Given request: Output as a JSON list of strings the material starting with the line containing "How much distance" and going on through the line containing "117 centimetres", one string per line, leaving out blank lines.

Entries supplied:

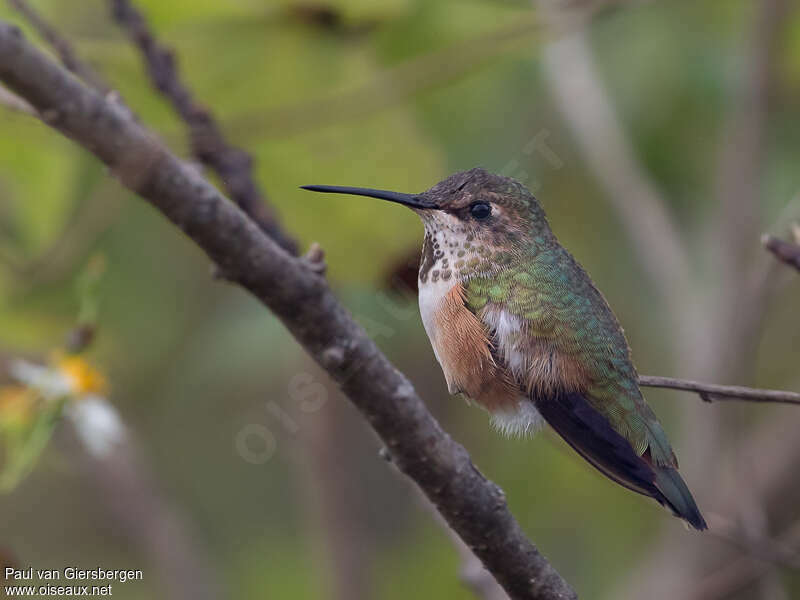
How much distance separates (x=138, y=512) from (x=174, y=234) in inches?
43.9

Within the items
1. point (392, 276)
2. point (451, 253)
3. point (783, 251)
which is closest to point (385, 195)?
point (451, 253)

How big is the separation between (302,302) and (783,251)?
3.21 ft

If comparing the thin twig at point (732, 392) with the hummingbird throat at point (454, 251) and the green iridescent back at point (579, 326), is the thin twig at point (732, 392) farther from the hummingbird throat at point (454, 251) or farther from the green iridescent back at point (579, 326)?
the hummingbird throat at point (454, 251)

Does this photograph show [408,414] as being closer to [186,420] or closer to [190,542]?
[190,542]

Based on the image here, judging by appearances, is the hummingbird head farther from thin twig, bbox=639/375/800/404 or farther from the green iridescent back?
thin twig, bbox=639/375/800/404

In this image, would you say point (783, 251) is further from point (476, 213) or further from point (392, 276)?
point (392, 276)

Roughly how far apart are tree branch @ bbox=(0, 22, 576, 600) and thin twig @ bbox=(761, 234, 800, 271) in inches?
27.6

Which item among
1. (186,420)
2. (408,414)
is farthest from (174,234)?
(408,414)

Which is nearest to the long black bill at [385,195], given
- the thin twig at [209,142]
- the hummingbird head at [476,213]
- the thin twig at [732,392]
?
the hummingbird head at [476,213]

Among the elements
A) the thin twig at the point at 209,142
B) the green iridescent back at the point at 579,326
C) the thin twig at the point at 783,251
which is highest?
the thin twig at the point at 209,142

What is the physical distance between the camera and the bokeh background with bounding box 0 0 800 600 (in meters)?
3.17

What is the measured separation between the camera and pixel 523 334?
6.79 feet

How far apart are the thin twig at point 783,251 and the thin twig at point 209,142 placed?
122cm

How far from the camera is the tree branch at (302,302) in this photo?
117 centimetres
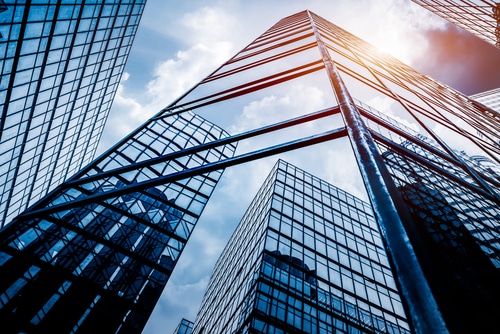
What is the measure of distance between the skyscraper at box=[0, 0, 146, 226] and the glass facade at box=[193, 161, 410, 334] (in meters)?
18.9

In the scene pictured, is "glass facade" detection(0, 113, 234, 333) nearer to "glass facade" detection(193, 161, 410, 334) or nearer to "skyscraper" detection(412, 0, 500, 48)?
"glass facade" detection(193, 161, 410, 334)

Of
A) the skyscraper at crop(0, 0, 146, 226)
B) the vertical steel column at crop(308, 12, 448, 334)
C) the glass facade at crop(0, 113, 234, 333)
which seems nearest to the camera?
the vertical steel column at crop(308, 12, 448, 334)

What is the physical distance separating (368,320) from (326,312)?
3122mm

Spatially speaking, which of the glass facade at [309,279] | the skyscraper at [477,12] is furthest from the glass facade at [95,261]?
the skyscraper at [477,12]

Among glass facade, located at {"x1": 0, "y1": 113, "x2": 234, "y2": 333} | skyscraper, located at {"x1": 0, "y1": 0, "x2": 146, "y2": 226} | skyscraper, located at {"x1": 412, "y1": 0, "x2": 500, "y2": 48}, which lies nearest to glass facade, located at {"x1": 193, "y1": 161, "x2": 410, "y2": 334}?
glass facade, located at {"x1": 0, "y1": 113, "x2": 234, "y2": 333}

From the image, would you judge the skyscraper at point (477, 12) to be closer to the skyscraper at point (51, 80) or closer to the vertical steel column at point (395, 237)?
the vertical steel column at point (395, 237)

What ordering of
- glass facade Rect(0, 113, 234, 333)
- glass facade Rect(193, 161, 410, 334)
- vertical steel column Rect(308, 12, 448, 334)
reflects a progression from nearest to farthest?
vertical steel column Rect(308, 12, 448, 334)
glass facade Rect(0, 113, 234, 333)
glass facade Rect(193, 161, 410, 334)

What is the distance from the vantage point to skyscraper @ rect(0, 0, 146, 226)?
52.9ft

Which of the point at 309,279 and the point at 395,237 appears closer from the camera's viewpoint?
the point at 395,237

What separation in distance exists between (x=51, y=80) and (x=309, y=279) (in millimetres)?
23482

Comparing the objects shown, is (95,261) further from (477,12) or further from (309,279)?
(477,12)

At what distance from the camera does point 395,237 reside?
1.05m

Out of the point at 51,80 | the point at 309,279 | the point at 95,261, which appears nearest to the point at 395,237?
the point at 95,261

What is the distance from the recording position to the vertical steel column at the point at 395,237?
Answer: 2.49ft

--

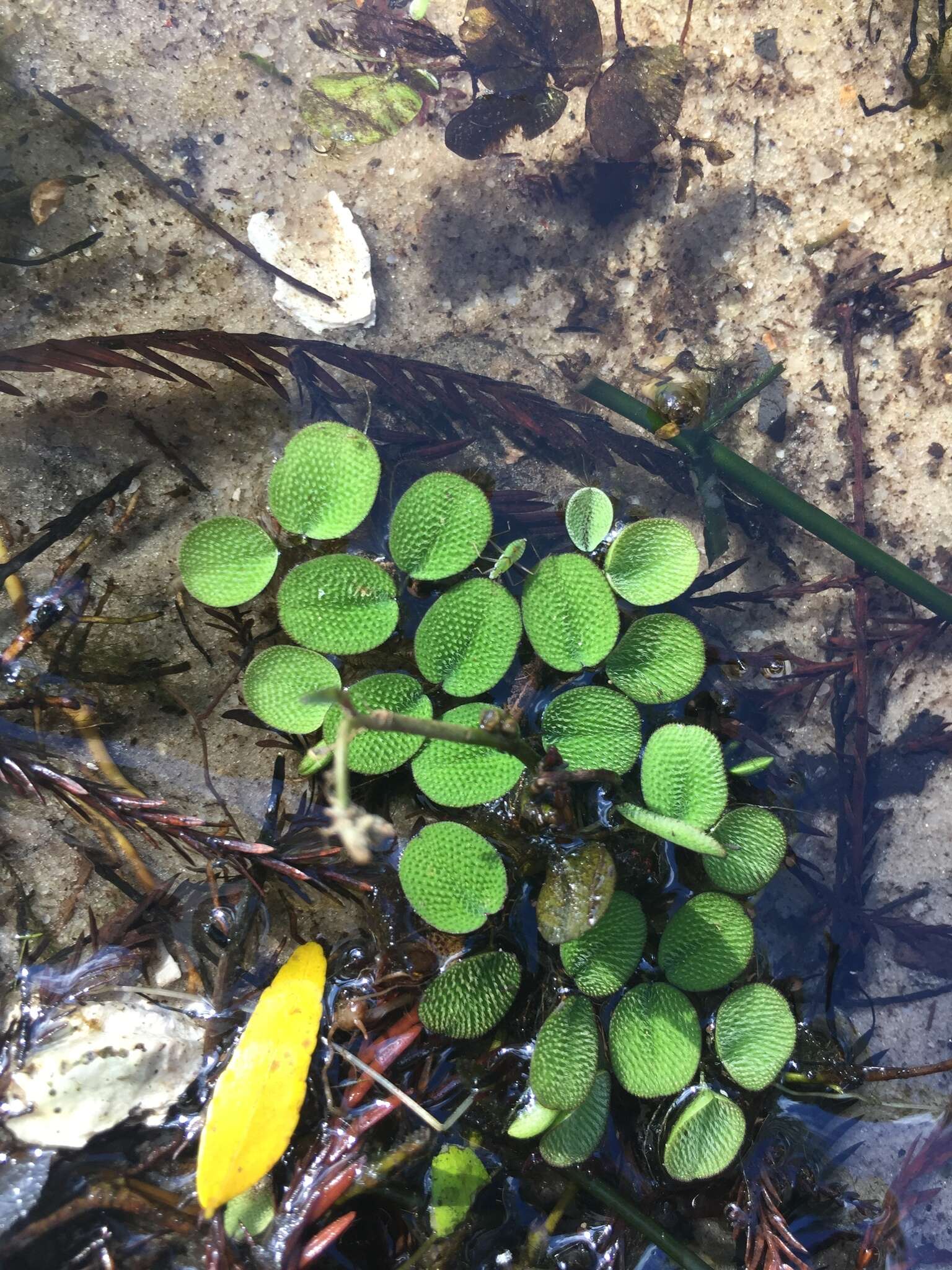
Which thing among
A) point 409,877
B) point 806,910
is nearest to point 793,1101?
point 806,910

Exercise solution:
[
  "How much distance separates (x=138, y=512) from (x=174, y=234) in inches?",
  "43.9",
  "Within the items",
  "1. point (392, 276)",
  "2. point (451, 253)",
  "3. point (783, 251)",
  "which is closest to point (385, 195)?",
  "point (451, 253)",
  "How big is the separation between (302,302) and (783,251)?",
  "3.21 ft",
  "If comparing the thin twig at point (732, 392) with the hummingbird throat at point (454, 251) and the green iridescent back at point (579, 326), is the thin twig at point (732, 392) farther from the hummingbird throat at point (454, 251) or farther from the green iridescent back at point (579, 326)?",
  "the hummingbird throat at point (454, 251)",
  "Does this photograph show [408,414] as being closer to [186,420] or closer to [190,542]?",
  "[190,542]",
  "Based on the image here, judging by appearances, is the hummingbird head farther from thin twig, bbox=639/375/800/404 or farther from the green iridescent back?",
  "thin twig, bbox=639/375/800/404",
  "In this image, would you say point (783, 251) is further from point (476, 213) or further from point (392, 276)?",
  "point (392, 276)",
  "Roughly how far apart are tree branch @ bbox=(0, 22, 576, 600) and thin twig @ bbox=(761, 234, 800, 271) in inches?",
  "27.6",
  "Which item among",
  "1. (186,420)",
  "2. (408,414)",
  "is farthest from (174,234)?",
  "(408,414)",
  "Which is nearest to the long black bill at [385,195], given",
  "- the thin twig at [209,142]",
  "- the hummingbird head at [476,213]",
  "- the thin twig at [732,392]",
  "?",
  "the hummingbird head at [476,213]",
  "Among the elements",
  "A) the thin twig at the point at 209,142",
  "B) the green iridescent back at the point at 579,326",
  "C) the thin twig at the point at 783,251",
  "which is highest?",
  "the thin twig at the point at 209,142",
  "What is the physical distance between the camera and the bokeh background with bounding box 0 0 800 600 (in meters)?",
  "3.17",
  "What is the measured separation between the camera and pixel 523 334?",
  "6.79 feet",
  "How far apart are the thin twig at point 783,251 and the thin twig at point 209,142 placed?",
  "122cm",
  "How far from the camera is the tree branch at (302,302) in this photo?",
  "117 centimetres"
]